## ARTICLE:
[Begin]
Joins of data-modifying CTE with the target table

Started by Alex Bolenokalmost 3 years ago6 messagesgeneral
Jump to latest
#1Alex Bolenok
quassnoi@gmail.com

Hi list,

This popped up yesterday during a discussion at the Boston PostgreSQL group
meetup, and Jesper Pedersen had advised that I post it here.

Imagine this setup:

CREATE TABLE IF NOT EXISTS mytable (id BIGSERIAL PRIMARY KEY, value TEXT
NOT NULL);

WITH insert_cte AS
(
INSERT
INTO mytable (value)
VALUES ('test')
RETURNING
*
)
SELECT mytable.*
FROM insert_cte
JOIN mytable
USING (id);

This query will return nothing, even though people would expect it to
return the newly inserted record.

This is just a minimally reproducible example, in which you can easily work
around the problem just by getting rid of the join to mytable. But during
my consulting career, I've seen people try putting together more complex
queries using the same pattern, and this always comes as a surprise.

I get why it's not working (because the statement is not allowed to see the
tuples with its own cmin), but I was wondering if it was worth it at least
to spell it out explicitly in the documentation.

Right now the documentation says:

https://www.postgresql.org/docs/15/queries-with.html#QUERIES-WITH-MODIFYING

RETURNING data is the only way to communicate changes between different

WITH sub-statements and the main query

which I don't think is covering the JOIN issue (after all, I am using the
RETURNING clause to communicate with the main query).

Can we please add this example to the documentation? I can do the wording
if that's something worth adding.

Thank you!

#2Tom Lane
tgl@sss.pgh.pa.us
In reply to: Alex Bolenok (#1)
Re: Joins of data-modifying CTE with the target table

Alex Bolenok <quassnoi@gmail.com> writes:

I get why it's not working (because the statement is not allowed to see the
tuples with its own cmin), but I was wondering if it was worth it at least
to spell it out explicitly in the documentation.
[End]
## DATA EXTRACT:
[Begin]
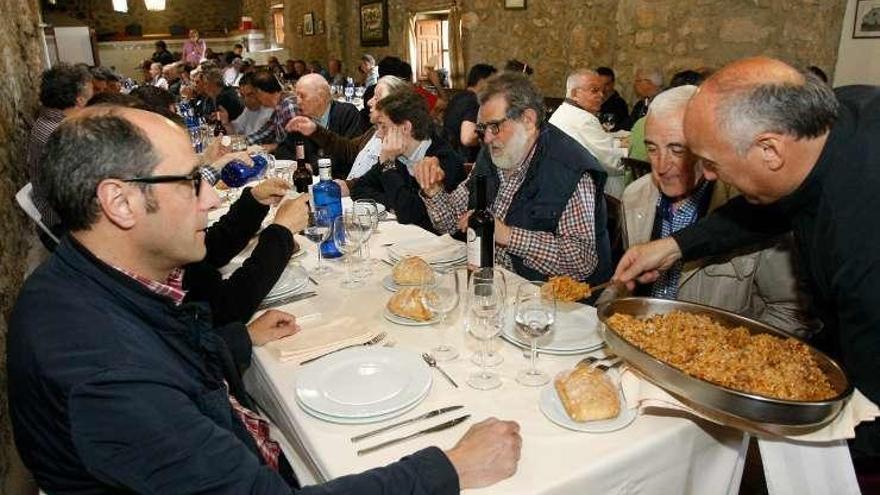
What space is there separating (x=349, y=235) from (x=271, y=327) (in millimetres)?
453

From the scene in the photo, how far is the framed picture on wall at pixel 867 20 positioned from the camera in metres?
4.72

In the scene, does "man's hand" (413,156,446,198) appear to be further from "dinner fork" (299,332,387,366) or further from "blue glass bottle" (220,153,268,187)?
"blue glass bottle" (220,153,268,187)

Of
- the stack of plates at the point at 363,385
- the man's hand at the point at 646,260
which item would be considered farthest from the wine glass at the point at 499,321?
[End]
## WHAT THIS EXERCISE ASKS:
• A. In the PostgreSQL thread above, where did this join issue first come up?
• B. Carry the PostgreSQL thread on from the point where it stops.

## FINAL RESULTS:
• A. At the Boston PostgreSQL group meetup.

• B.
What's not explicit about this?

The sub-statements in WITH are executed concurrently with each other
and with the main query. Therefore, when using data-modifying
statements in WITH, the order in which the specified updates actually
happen is unpredictable. All the statements are executed with the same
snapshot (see Chapter 13), so they cannot “see” one another's effects
on the target tables.

regards, tom lane

#3Adrian Klaver
adrian.klaver@aklaver.com
In reply to: Alex Bolenok (#1)
Re: Joins of data-modifying CTE with the target table

On 4/19/23 08:37, Alex Bolenok wrote:

Hi list,

This popped up yesterday during a discussion at the Boston PostgreSQL
group meetup, and Jesper Pedersen had advised that I post it here.

Imagine this setup:

CREATE TABLE IF NOT EXISTS mytable (id BIGSERIAL PRIMARY KEY, value TEXT
NOT NULL);

WITH    insert_cte AS
        (
        INSERT
        INTO    mytable (value)
        VALUES  ('test')
        RETURNING
                *
        )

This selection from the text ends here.